Cornerstone Course – Day 3: Water quality

Water has many exotic physical properties: surface tension, transparency in green and blue wavelengths (allows photosynthesis), protection from wavelengths shorter than UV light (high biodiversity). Surface water however looses lots of biodivserty (76% in freshwater, 39% in seawater).

The physiological water cycle in humans consist of 5 litres of blood that transport sugars, amino acids and fatty assets as well as “waste treatment plant” in the kidneys. Similarly, we can consider the water cycle on Earth. Water equalises global temperature, it is a greenhouse gas (around 33°C compared to without water).

Water pollution influences water quality tremendously. Point sources such as sewers, industrial effluents and diffuse sources such as pesticide treatment require different strategies.

Self-purification of water is a process where bacteria (spherotilus and protozoa) are increased through sewage, however once they use up the organic matter they decrease. Other side products are ammonium and nitrate which are then used by algae to grow. Dense population requires unpolluted areas in a river to work. To improve river quality sewage treatment plants have been built to reproduce self-purification in a controlled environment and only let cleaned water is released. However, the process is faster and sludge of bacteria need to be gathered and treated separately. This approach however only works for point sources where we can collect the sewage before it mixes with clean water.

Chemical pollution (dispersed) needs to be tackled differently. Often chemicals are regulated in order to keep pollution levels low. Especially, micro-pollutants are dangerous (antibiotics from hospitals and farms could contribute to the evolution of multi-resistant pathogens; carcinogenic compounds should not enter water cycle).

Risks can be mitigated by front-of-pipe, process, and end-of-pipe solutions. For instance an additional step in sewage treatment plants to remove micro-pollutants before the traditional process is an upcoming technology.


Improved water nutrient efficiency allowed to handle the increased food consumption  of the growing population. A side effect is that nitrogen (7-fold increase for doubling of output) and phosphorus have been increased. Algae grow in the ocean where the rivers deliver the fertilizer and those algae take out oxygen effectively killing the ocean in the respective areas (so-called dead zones).

To reduce those factors, improve cultivars, optimize irrigation systems, minimize crop loss and stop food waste.


Zero-emission/low-emission is newly formulated goal of many industries. Zero-emission gives a competitive advantage at it means that less regulations apply.

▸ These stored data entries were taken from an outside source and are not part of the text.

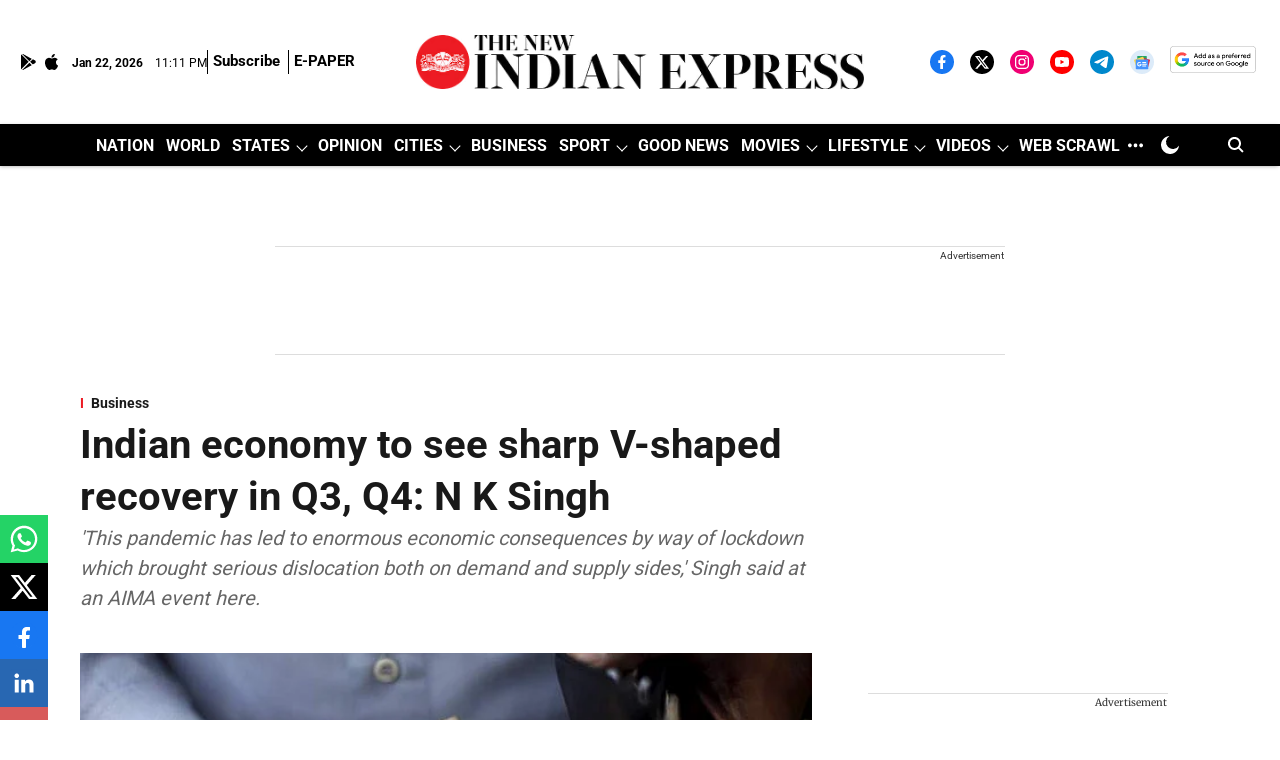

--- FILE ---
content_type: text/html; charset=utf-8
request_url: https://www.google.com/recaptcha/api2/aframe
body_size: 152
content:
<!DOCTYPE HTML><html><head><meta http-equiv="content-type" content="text/html; charset=UTF-8"></head><body><script nonce="6j0QYzicEZW5viLtMen09Q">/** Anti-fraud and anti-abuse applications only. See google.com/recaptcha */ try{var clients={'sodar':'https://pagead2.googlesyndication.com/pagead/sodar?'};window.addEventListener("message",function(a){try{if(a.source===window.parent){var b=JSON.parse(a.data);var c=clients[b['id']];if(c){var d=document.createElement('img');d.src=c+b['params']+'&rc='+(localStorage.getItem("rc::a")?sessionStorage.getItem("rc::b"):"");window.document.body.appendChild(d);sessionStorage.setItem("rc::e",parseInt(sessionStorage.getItem("rc::e")||0)+1);localStorage.setItem("rc::h",'1769123473962');}}}catch(b){}});window.parent.postMessage("_grecaptcha_ready", "*");}catch(b){}</script></body></html>

--- FILE ---
content_type: application/javascript; charset=utf-8
request_url: https://fundingchoicesmessages.google.com/f/AGSKWxVOj4k___PjHT8Vm5ITkzi05oSbycASzBADr1he0wLd1ZUErKUV4kyX9X22SsJkrekpjnPDzn85nlnqJ7RPEZtxGMRrsGTcyfNYHaE7SAQuVTbu2oyhDZfj77ZrHASWd_YCJT1YeN0eFHUZc-0_rHV-JLmu4-m5lro7u5JmqZAGgvnar3qQv4XYFrU=/__468x6o_/image/ads__adblue./adhads./adworks.
body_size: -1289
content:
window['d1779da4-84d9-4126-9156-c9781344090f'] = true;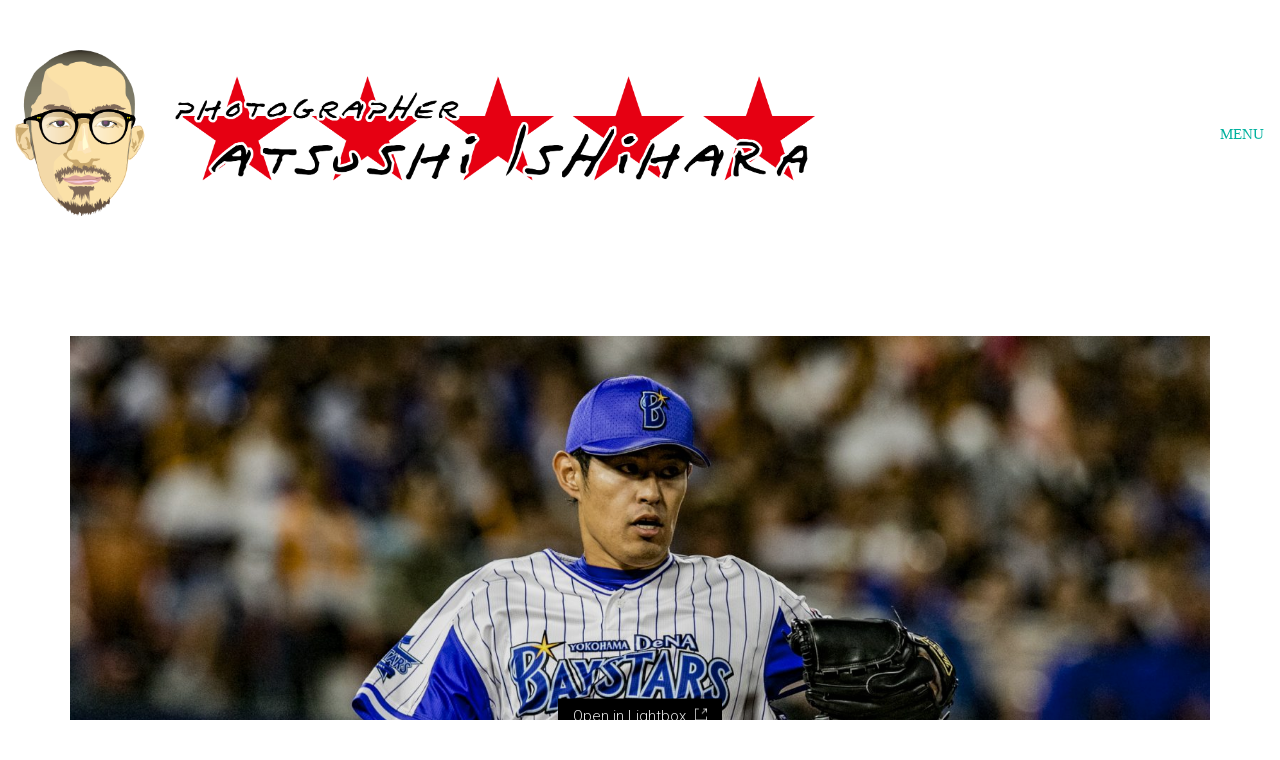

--- FILE ---
content_type: text/css
request_url: http://www.atsushiishihara.com/a2c/wp-content/plugins/sizeguide/assets/css/ct.sizeguide.icon.css?ver=4.9.26
body_size: 585
content:
@font-face {
	font-family: 'icomoon';
	src:url('fonts/icomoon.eot?8alxhk');
	src:url('fonts/icomoon.eot?#iefix8alxhk') format('embedded-opentype'),
		url('fonts/icomoon.woff?8alxhk') format('woff'),
		url('fonts/icomoon.ttf?8alxhk') format('truetype'),
		url('fonts/icomoon.svg?8alxhk#icomoon') format('svg');
	font-weight: normal;
	font-style: normal;
}
@font-face {
	font-family: 'icomoon2';
	src:  url('fonts/icomoon2.eot?xcoq05');
	src:  url('fonts/icomoon2.eot?xcoq05#iefix') format('embedded-opentype'),
	url('fonts/icomoon2.ttf?xcoq05') format('truetype'),
	url('fonts/icomoon2.woff?xcoq05') format('woff'),
	url('fonts/icomoon2.svg?xcoq05#icomoon') format('svg');
	font-weight: normal;
	font-style: normal;
}
@font-face {
	font-family: 'Glyphicons Halflings';
	src: url('fonts/glyphicons-halflings-regular.eot');
	src: url('fonts/glyphicons-halflings-regular.eot?#iefix') format('embedded-opentype'),
	url('fonts/glyphicons-halflings-regular.woff') format('woff'),
	url('fonts/glyphicons-halflings-regular.ttf') format('truetype'),
	url('fonts/glyphicons-halflings-regular.svg#glyphicons-halflingsregular') format('svg');
}
[class^="icon-"], [class*=" icon-"] {
	font-family: 'icomoon';
	speak: none;
	font-style: normal;
	font-weight: normal;
	font-variant: normal;
	text-transform: none;
	line-height: 1;

	/* Better Font Rendering =========== */
	-webkit-font-smoothing: antialiased;
	-moz-osx-font-smoothing: grayscale;
}

li#menu-posts-ct_size_guide .dashicons-admin-post:before, .dashicons-format-standard:before, #adminmenu #menu-posts-ct_size_guide div.wp-menu-image:before {
    font-family: 'icomoon' !important;
    content: '\f000' !important;
    font-size: 15px;
    padding-top: 9px;
}

.icon-plus:before {
	content: "\ea0a";
}
.icon-minus:before {
	content: "\ea0b";
}
.icon-tab:before {
	content: "\ea45";
}
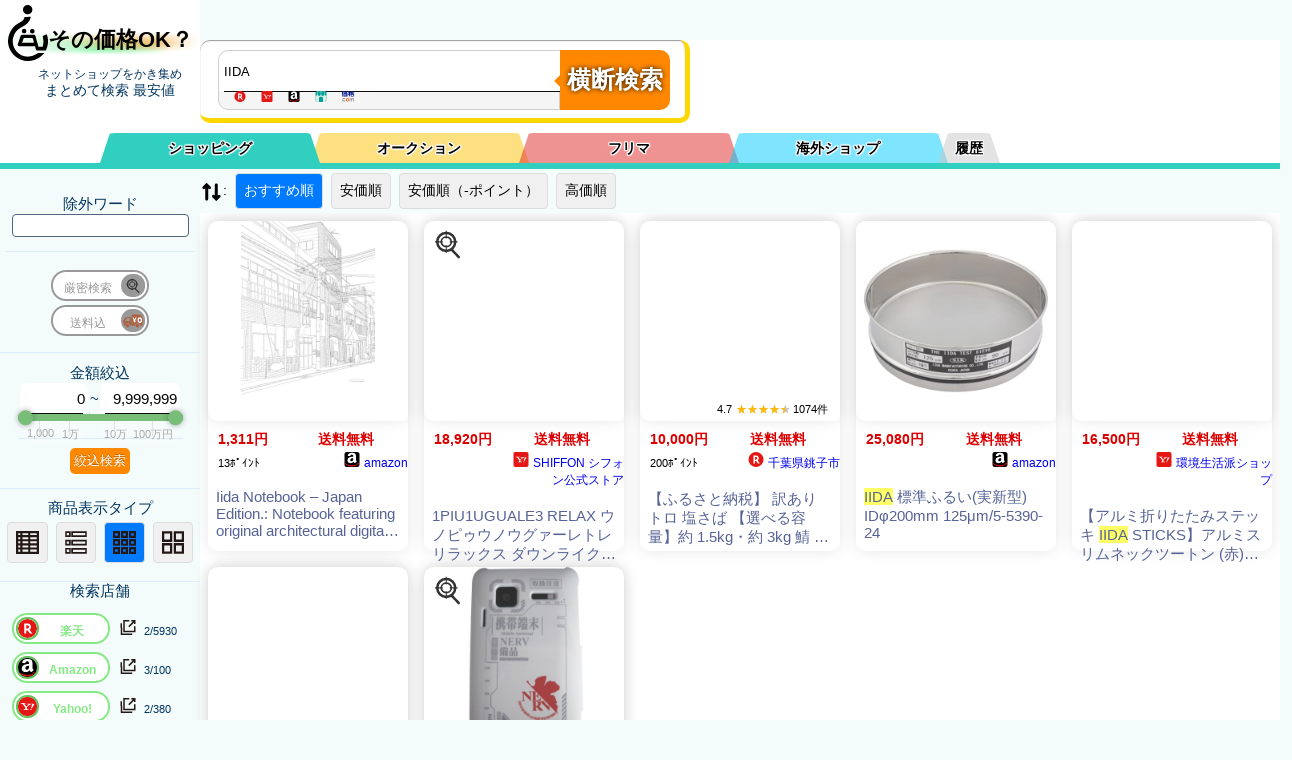

--- FILE ---
content_type: text/plain; charset=UTF-8
request_url: https://benzo.xsrv.jp/kakakucom/kakakucom_json.php?keyword=IIDA&sortid=0&MinPrice=0&MaxPrice=9999999&souryou=false&NGKeyword=&category=0&ItemPage=1
body_size: 297
content:
{"Result":{"total_Su":"0","page":1,"cnt_start":0,"sql":"    SELECT \n    `name`, data.`cat_id`, data.`k_id`, `img`, `url`, `bland`, `price` \n    FROM `kakakucomAll` as data\n    JOIN kakakucomALL_Sh_Index as Ind ON \n    data.k_id = Ind.k_id\n    JOIN conv_k_id2b_id as u_id2k_id ON\n    u_id2k_id.k_id = data.k_id \n    WHERE data.`price` > 0 AND data.`price` < 9999999 AND MATCH(Ind.`word`) AGAINST(+IIDA in boolean mode) \n    ORDER BY register_dt desc\n    LIMIT 0, 30","keyword":"+IIDA","keyword_Moto":"IIDA","cnt_end":"0","Items":[],"time_log":[0.00142192840576171875],"k":"+IIDA"},"B":"A"}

For example in the copper industry 100m3 water are used to treat 100tons of ore. Ore is ground, floated and moves from 1% to 30% copper. At that rate you can transport it and refine it elsewhere. The waste water generated is highly toxic and needs sewage water treatment. The ore produces 99 tons of tailings per ton of copper. In a second step copper is smelted and you get 70% to 99.5% pure copper, and the waste is a slag of water and sulphuric acid. In a last step refining takes place to reach 99.99% coper with a waste water filled with precious metals.

The process can be optimized to reduce water consumption and waste production and treatment.

Urban systems

Zürich has 1000km of urban sewers, 3100km of private pipes and around 200 pumping stations, retention basins and more. The infrastructure is worth about 200 billion CHF.

In most parts of the world sanitation tanks collect waste, it gets collected, (hopefully) treated, and then disposed.

Those different context require different approaches to solve the problem. Income and rainfall are important factors in the design of the urban water system. Drinking water and sanitation are difficult to provide in low-income, low rainfall regions.

Water quality impacts the development of children and sanitation and hygiene as well as water treatment are needed to improve their chances to develop normally.To reach those goals measures need to be simple, work for everyone and be cheap. They must also be culturally sensitive in order to be successful.